In his private sessions with House and Senate Democrats, Biden reportedly likened dealing with the Republicans to negotiating with terrorists and said GOP leaders had "put guns to their heads."
After morose caucus members filed out of the gripe session, the vice president all but admitted that the White House had to surrender to Republicans because of the "sword of Damocles" -- more Greek mythology! -- "hanging over everyone's heads."
"Look, I didn't go to convince," he told reporters. "I went to explain."
Republicans received only a third of the $6 trillion in cuts over 10 years that they proposed in Rep. Paul Ryan's budget. But liberal lawmakers are convinced that Obama gave away everything -- big spending cuts, probably including Medicare, without any tax increases -- all because of a few dozen tea party House members who, defying even House GOP leaders, were perfectly willing to see the government default. In essence, the progressives had been out-crazied by ideologues on the other side -- and that drove them mad.

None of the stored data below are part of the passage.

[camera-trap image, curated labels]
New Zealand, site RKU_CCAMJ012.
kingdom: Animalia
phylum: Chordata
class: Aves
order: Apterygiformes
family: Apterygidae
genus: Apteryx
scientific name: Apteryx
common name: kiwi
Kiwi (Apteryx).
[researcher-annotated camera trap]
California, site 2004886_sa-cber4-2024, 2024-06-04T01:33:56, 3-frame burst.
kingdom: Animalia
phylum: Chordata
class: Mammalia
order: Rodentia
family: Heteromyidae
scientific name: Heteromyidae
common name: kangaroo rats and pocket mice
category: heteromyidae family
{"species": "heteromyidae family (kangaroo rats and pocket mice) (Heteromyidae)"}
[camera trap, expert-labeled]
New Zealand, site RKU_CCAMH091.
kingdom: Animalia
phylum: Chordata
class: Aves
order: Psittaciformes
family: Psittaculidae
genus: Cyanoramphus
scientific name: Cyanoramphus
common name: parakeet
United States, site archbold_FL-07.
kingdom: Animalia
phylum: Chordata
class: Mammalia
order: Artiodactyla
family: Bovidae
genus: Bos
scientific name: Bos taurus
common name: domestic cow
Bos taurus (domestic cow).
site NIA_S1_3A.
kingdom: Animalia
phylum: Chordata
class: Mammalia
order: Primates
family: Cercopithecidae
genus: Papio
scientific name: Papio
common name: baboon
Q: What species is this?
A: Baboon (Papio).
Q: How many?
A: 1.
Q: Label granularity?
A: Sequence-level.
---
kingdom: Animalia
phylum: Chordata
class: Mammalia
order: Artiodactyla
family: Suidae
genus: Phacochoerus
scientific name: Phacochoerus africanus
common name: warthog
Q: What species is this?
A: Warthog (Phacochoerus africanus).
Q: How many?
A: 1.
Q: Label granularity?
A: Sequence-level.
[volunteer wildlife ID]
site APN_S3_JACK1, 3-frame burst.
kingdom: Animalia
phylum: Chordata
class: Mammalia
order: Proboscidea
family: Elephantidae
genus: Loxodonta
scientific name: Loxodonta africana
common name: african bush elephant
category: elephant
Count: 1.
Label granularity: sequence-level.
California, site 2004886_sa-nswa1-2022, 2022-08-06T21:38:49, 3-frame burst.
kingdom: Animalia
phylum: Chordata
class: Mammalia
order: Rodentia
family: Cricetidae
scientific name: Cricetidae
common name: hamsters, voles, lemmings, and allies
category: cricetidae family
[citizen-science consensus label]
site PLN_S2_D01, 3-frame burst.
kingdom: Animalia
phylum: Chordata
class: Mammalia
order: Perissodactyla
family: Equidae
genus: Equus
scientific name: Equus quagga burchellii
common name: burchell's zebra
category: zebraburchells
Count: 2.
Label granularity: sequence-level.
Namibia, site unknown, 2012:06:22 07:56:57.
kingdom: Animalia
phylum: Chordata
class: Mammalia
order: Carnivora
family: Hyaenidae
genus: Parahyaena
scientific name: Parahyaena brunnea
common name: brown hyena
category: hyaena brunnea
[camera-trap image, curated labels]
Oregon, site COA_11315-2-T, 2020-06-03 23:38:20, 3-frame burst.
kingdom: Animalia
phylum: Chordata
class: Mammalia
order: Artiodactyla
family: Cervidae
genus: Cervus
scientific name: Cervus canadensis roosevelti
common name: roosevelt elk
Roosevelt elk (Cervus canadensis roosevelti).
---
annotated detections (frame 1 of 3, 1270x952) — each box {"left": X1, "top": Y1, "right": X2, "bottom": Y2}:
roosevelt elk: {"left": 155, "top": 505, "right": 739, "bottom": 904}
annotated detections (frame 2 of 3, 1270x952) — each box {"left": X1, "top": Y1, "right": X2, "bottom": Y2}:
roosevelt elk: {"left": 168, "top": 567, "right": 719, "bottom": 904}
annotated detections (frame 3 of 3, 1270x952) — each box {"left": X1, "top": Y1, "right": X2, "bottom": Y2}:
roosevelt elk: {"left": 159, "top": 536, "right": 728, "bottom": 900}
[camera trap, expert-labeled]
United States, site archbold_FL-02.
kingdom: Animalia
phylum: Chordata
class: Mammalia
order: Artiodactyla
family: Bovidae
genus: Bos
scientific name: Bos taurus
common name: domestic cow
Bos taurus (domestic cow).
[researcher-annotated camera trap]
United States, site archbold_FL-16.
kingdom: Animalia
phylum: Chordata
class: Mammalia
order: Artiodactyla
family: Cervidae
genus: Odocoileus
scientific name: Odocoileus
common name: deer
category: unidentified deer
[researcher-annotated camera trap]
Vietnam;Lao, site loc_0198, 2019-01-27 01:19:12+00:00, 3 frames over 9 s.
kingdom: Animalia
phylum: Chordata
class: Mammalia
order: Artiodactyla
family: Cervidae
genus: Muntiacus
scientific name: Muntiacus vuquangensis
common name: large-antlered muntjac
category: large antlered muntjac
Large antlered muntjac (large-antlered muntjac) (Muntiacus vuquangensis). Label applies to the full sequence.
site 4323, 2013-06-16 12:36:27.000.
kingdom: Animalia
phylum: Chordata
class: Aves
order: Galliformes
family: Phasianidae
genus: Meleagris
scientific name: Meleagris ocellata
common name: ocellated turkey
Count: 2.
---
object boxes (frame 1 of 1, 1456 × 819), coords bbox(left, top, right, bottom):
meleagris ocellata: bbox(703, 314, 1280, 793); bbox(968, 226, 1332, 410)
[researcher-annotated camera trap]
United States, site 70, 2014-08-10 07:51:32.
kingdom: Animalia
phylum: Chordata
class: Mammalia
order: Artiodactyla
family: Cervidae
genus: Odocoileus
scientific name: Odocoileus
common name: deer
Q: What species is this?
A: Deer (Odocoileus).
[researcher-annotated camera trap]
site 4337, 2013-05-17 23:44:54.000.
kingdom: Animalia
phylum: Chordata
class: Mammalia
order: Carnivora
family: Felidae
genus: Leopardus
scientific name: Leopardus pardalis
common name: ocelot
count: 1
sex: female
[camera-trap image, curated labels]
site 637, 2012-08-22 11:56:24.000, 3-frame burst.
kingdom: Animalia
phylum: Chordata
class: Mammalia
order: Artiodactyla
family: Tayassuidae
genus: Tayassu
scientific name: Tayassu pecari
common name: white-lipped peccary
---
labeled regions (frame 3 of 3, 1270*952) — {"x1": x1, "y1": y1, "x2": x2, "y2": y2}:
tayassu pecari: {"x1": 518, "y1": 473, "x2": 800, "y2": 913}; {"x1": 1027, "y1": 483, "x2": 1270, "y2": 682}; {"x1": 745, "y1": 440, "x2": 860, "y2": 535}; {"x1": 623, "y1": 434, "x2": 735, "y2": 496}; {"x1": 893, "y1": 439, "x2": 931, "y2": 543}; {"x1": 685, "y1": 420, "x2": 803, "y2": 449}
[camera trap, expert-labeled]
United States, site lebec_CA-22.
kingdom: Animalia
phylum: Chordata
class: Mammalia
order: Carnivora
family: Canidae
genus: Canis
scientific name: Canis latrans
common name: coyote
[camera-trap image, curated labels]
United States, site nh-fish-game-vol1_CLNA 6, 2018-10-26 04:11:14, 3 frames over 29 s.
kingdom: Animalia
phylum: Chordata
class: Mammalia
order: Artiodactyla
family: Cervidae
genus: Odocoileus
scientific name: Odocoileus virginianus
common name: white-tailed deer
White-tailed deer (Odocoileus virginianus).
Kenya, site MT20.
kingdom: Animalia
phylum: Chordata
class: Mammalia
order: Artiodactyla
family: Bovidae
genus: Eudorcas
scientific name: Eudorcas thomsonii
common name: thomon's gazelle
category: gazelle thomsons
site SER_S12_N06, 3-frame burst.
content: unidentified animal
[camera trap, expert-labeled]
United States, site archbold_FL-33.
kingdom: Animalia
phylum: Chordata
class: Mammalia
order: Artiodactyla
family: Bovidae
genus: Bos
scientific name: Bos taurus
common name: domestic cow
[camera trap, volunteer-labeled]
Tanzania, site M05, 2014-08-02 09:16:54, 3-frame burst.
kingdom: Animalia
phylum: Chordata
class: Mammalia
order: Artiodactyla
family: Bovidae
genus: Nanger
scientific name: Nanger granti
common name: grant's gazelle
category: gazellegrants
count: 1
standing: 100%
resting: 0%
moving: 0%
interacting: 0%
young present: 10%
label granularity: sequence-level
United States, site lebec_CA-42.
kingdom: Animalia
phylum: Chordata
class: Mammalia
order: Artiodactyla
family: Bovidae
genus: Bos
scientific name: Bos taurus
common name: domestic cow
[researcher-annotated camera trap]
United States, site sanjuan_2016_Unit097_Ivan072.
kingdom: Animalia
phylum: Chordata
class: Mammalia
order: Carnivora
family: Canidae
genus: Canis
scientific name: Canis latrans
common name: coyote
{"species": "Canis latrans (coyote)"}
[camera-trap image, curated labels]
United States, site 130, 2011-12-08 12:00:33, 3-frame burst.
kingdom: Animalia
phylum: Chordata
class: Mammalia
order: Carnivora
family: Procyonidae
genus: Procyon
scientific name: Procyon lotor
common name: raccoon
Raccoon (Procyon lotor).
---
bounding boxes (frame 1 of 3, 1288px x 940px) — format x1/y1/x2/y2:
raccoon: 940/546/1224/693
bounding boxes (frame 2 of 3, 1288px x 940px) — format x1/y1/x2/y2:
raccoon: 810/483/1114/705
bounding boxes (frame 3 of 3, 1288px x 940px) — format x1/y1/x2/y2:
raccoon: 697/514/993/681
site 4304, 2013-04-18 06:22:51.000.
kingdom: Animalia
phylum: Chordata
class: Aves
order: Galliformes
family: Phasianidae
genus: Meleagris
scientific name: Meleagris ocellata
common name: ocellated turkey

Rep. Jesse Jackson Jr., D-Ill., reported a crime by the Republicans. "A minority within the Congress of the United States has held up the president," he told reporters.
Democratic leaders made no attempt to calm their pitchfork-wielding backbenchers, such as Rep. Emanuel Cleaver, D-Mo., who described the deal on TV as a "Satan sandwich."
"It probably is -- with some Satan fries on the side," House Minority Leader Nancy Pelosi, D-Calif., told ABC News.
That left nobody to counter the likes of Rep. Peter DeFazio, D-Ore., who called the deal "bizarre" and said it would lead to old folks in his state losing medical care. "It's all about cutting, cutting, cutting!" he shouted at reporters.
Biden, after enduring three hours of such complaints, alluded to the verbal beating he had received. "They expressed all their frustration," he said. "I'd be frustrated if I was in there as well."
Luckily for the vice president and his Secret Service detail, most lawmakers no longer carry canes.